== Çözülecek görev ==
Aşağıdaki bütçe denetimi konulu metinde "Ve elbette siyaset" sözcükleriyle başlayıp "harcandığının hesabını vereceğiz." sözcüklerine kadar süren bölümü aynen yazın.

== Çıkarılan metin ==
━━━━━━━━━━━━━━━━
Ve elbette siyaset kurumu, yani iktidar sahipleri parlamentoya bütçe getirirler. Paraların sağlıklı bir şekilde harcanıp harcanmadığının hesabının verilmesi lazım. Nereye? Aynı zamanda parlamentoya… 6 lider bunun için oturup tartıştık. Plan ve Bütçe Komisyonu dışında bir de Kesin Hesap Komisyonu kuracağız dedik. Yani bir yıl önceki bütçenin kaynaklarının nerelere harcandığının hesabını vereceğiz.
Ve bir şey daha yaptık. Bizim tarihimizde bir ilk. Dedik ki Kesin Hesap Komisyonu başkanı ana muhalefet partisinden olacak. Yani iktidar sahipleri gelecek TBMM’de hesap verecek.
━━━━━━━━━━━━━━━━
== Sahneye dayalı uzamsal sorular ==
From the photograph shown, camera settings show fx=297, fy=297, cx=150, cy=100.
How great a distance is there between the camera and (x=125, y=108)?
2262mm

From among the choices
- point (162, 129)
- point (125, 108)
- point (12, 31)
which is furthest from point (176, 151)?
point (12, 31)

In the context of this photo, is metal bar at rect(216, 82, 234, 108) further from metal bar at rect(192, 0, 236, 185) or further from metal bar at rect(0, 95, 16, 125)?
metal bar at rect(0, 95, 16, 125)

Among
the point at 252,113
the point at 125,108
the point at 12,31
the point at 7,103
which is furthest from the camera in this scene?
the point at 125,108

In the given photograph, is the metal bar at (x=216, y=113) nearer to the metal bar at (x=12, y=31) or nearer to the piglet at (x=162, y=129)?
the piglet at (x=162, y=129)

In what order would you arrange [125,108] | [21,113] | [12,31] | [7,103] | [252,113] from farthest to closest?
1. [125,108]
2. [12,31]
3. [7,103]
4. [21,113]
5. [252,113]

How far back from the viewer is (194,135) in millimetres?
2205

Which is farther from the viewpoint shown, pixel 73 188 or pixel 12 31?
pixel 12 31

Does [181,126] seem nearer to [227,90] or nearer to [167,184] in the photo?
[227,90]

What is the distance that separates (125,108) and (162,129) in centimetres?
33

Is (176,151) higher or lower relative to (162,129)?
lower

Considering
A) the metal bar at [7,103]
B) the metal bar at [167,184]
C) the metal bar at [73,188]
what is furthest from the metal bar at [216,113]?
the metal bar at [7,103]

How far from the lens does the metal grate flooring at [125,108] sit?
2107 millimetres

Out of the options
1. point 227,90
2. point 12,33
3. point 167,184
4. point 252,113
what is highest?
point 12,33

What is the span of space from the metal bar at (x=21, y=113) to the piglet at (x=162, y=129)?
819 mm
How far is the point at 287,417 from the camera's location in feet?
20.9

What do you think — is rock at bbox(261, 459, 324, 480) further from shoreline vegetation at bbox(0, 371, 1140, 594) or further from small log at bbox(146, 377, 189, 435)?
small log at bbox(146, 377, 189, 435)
━━━━━━━━━━━━━━━━
== Yanıt ==
Ve elbette siyaset kurumu, yani iktidar sahipleri parlamentoya bütçe getirirler. Paraların sağlıklı bir şekilde harcanıp harcanmadığının hesabının verilmesi lazım. Nereye? Aynı zamanda parlamentoya… 6 lider bunun için oturup tartıştık. Plan ve Bütçe Komisyonu dışında bir de Kesin Hesap Komisyonu kuracağız dedik. Yani bir yıl önceki bütçenin kaynaklarının nerelere harcandığının hesabını vereceğiz.